Ore 12.50 – (Mattino di Padova) Tre giocatori squalificati in Serie D nelle squadre padovane. Uno di loro, Nicolò Montin, salterà il big match di domenica prossima al Nuovo Stadio di Este fra i giallorossi locali e la capolista Venezia. Il difensore era stato ammonito domenica scorsa a Dro e a metà ripresa aveva lasciato il posto a Coraini. Gli altri due atleti sospesi dal giudice sportivo per una giornata sono Mattia Maistrello (Abano), che sarà costretto a vedersi dagli spalti la partita di Mestre, e Nicolò Severgnini (Luparense San Paolo), che salterà la trasferta di Belluno.

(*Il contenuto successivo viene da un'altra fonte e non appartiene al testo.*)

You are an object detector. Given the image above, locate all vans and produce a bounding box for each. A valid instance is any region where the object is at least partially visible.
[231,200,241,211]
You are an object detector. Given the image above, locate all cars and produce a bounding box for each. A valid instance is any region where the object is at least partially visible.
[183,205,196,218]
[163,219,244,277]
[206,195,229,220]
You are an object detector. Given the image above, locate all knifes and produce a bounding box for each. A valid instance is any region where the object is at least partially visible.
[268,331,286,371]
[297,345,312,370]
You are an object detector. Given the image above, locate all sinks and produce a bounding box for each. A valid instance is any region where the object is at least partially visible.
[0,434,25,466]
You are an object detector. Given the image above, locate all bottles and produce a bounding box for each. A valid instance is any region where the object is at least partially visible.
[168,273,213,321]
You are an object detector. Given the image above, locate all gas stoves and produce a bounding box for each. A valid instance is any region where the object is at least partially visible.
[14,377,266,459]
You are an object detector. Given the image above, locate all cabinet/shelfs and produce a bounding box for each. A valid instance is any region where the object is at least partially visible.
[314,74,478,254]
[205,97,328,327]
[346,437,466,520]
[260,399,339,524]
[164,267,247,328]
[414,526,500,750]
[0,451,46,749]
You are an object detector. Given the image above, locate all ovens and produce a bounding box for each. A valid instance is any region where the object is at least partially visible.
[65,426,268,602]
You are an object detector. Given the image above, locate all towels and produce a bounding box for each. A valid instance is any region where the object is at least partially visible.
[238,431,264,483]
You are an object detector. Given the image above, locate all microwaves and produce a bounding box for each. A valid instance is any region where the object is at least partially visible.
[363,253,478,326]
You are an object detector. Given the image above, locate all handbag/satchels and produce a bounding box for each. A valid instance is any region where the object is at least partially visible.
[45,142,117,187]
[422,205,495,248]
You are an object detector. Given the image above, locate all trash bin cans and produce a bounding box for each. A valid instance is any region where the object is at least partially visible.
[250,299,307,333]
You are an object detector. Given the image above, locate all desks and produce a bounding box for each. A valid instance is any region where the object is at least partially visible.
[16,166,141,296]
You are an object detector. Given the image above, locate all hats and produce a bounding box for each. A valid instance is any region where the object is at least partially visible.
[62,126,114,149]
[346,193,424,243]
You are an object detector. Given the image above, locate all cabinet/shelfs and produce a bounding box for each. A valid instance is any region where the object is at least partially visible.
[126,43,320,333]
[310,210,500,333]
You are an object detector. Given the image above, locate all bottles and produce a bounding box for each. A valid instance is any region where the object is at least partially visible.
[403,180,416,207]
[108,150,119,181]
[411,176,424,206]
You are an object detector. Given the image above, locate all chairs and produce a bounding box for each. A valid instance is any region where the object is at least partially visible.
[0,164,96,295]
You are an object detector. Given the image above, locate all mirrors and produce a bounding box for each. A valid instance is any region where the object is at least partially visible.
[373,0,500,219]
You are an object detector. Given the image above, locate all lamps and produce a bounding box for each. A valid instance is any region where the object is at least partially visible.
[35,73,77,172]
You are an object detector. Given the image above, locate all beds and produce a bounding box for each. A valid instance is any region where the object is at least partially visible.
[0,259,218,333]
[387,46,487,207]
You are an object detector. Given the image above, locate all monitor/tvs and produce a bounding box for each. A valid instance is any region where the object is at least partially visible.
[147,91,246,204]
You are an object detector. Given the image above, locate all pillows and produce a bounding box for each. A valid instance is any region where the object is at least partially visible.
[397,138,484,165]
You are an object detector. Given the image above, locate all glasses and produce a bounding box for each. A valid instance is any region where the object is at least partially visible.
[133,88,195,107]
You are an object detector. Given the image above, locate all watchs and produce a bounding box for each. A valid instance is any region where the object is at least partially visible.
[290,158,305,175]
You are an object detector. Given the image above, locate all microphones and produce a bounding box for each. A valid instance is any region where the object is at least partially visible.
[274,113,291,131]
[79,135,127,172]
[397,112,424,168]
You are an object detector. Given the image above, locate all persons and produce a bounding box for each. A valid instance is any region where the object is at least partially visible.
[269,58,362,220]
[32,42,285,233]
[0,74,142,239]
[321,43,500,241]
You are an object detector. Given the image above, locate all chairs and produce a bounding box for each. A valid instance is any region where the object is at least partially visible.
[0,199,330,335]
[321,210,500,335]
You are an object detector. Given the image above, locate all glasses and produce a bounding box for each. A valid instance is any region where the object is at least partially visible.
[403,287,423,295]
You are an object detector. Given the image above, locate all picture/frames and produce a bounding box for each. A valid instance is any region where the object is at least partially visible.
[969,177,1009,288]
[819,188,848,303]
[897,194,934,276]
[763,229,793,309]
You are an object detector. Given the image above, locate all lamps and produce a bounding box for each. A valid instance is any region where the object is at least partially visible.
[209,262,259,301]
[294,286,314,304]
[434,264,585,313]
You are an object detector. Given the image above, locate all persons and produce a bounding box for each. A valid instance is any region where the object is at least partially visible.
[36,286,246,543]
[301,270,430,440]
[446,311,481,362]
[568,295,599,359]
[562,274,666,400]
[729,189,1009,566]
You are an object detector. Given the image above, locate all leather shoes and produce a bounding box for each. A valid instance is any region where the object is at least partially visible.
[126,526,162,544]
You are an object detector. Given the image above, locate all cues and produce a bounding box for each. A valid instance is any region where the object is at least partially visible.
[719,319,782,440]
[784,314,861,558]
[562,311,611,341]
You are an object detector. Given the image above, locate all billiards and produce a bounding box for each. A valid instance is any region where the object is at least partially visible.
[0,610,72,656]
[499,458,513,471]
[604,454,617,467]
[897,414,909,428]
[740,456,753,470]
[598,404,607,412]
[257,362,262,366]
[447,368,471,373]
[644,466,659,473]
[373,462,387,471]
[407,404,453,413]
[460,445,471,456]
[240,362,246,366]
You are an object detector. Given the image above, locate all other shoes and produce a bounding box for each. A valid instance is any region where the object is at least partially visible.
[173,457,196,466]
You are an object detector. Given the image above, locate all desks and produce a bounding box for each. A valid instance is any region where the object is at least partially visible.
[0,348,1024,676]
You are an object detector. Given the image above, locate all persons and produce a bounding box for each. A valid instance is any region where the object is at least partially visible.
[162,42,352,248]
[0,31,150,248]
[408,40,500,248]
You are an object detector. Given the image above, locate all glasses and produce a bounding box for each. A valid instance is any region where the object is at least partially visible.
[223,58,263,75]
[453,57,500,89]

Ore 12.20 – (Gazzettino) A sorpresa, ma non troppo, ieri è arrivata ad Andrea Gabrielli una lettera di elogio da parte del presidente della Lega Pro Gabriele Gravina, riferita al fair play e al calcio di valori dimostrati dal Cittadella non solo nell’ultima partita con il Bassano. «L’ospite, l’hospes latino, ha il duplice significato di “colui che ospita” e “colui che è ospitato” e sugli spalti del Tombolato si è visto come i tifosi siano stati considerati ospiti e protagonisti in un teatro, dove si vive la passione per il calcio”. Nell’allenamento di ieri regolarmente in gruppo Pascali, che aveva giocato con il Bassano fasciato per una ferita fra naso e occhio destro. Benedetti, invece, ha una contrattura ai flessori della coscia destra; fermo anche Bonazzoli per la costola sinistra fratturata nella partita di Foggia. Intanto sono aperte le prevendite per la partite di domenica a Reggio (circuito Tiketone). Il club “Angelo Gabrielli Granata per sempre” si muoverà in pullman in partenza domenica alle 11.30 dal bar Stadio; al ritorno cena “Da Godi” a Fontaniva (informazioni al 339.399.12.19).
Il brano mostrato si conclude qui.